Oleh: Hafidz Abdurrahman, Lajnah Tsaqafiyah DPP HTI
Kepolisian adalah alat utama negara dalam menjaga keamanan.
Dalam negara khilafah, urusan keamanan negara ditangani oleh Departemen
Keamanan Dalam Negeri, yang dipimpin oleh Direktur Keamanan Dalam Negeri.
Departemen ini mempunyai Kantor Wilayah di setiap wilayah. Kantor Wilayah
Keamanan Dalam Negeri di wilayah tersebut dipimpin oleh Kepala Kepolisian di
wilayah itu.
Secara hirarki birokrasi, Kepala Kepolisian yang mengepalai
Kantor Wilayah Keamanan Dalam Negeri di suatu wilayah berada di bawah
Departemen Keamanan Dalam Negeri, tetapi secara teknis pelaksanaan tugas di
lapangan (wilayah) berada di bawah Wali (Kepala Daerah tingkat I). Semua fungsi
dan tugasnya diatur dalam UU khusus. Departemen Keamanan Dalam Negeri ini juga
berhak untuk menggunakan polisi kapan saja, di mana perintahnya bersifat
mengikat.

Data Tersaji:
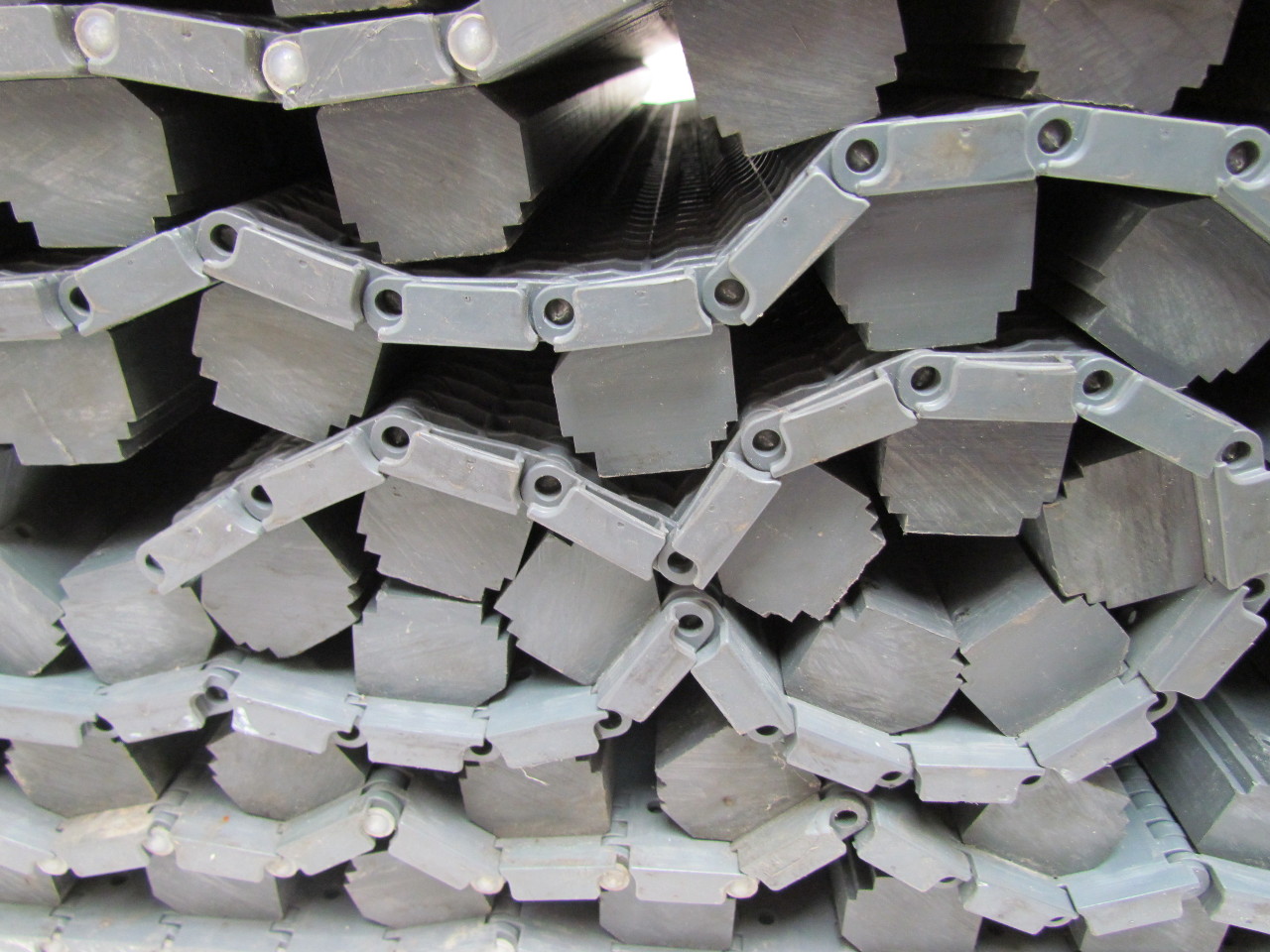 Perforated Flat Top Modular Conveyor Belt 24"x11'3" Length Ribbed/Flights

Soal Latihan:
**1.** Dalam teks tentang kepolisian di negara khilafah, siapa yang memimpin Kantor Wilayah Keamanan Dalam Negeri di suatu wilayah?
**2.** Teruskan teks tentang kepolisian di negara khilafah, mulai setelah kalimat terakhir yang tercantum.

Pembahasan Soal:
**1.** Kepala Kepolisian di wilayah itu.

**2.**
Jika dalam kondisi tertentu, polisi tidak sanggup mengatasi
gangguan keamanan, maka Departemen Keamanan Dalam Negeri bisa meminta bantuan
tentara (jaisy). Dalam hal ini, Departemen Keamanan Dalam Negeri berkewajiban
melaporkannya kepada khalifah, kemudian khalifahlah yang berhak
menginstruksikan tentara untuk membantu Departemen Keamanan Dalam Negeri, atau
dengan memberikan support dengan sejumlah personel militer untuk membantu
Departemen Keamanan Dalam Negeri dalam menjaga keamanan dalam negeri. Atau,
urusan apa saja yang dipandang perlu oleh khalifah. Tetapi, khalifah juga
berhak menolak pengajuan Departemen Keamanan Dalam Negeri, serta
menginstruksikan agar cukup dengan kesatuan polisi saja.
Jenis Polisi
Seragam Polisi di zaman Khilafah Utsmaniah
Seragam Polisi di zaman Khilafah Utsmaniah
Yang bisa menjadi polisi adalah laki-laki baligh dan warga
negara khilafah. Selain laki-laki, perempuan juga berhak untuk menjadi polisi.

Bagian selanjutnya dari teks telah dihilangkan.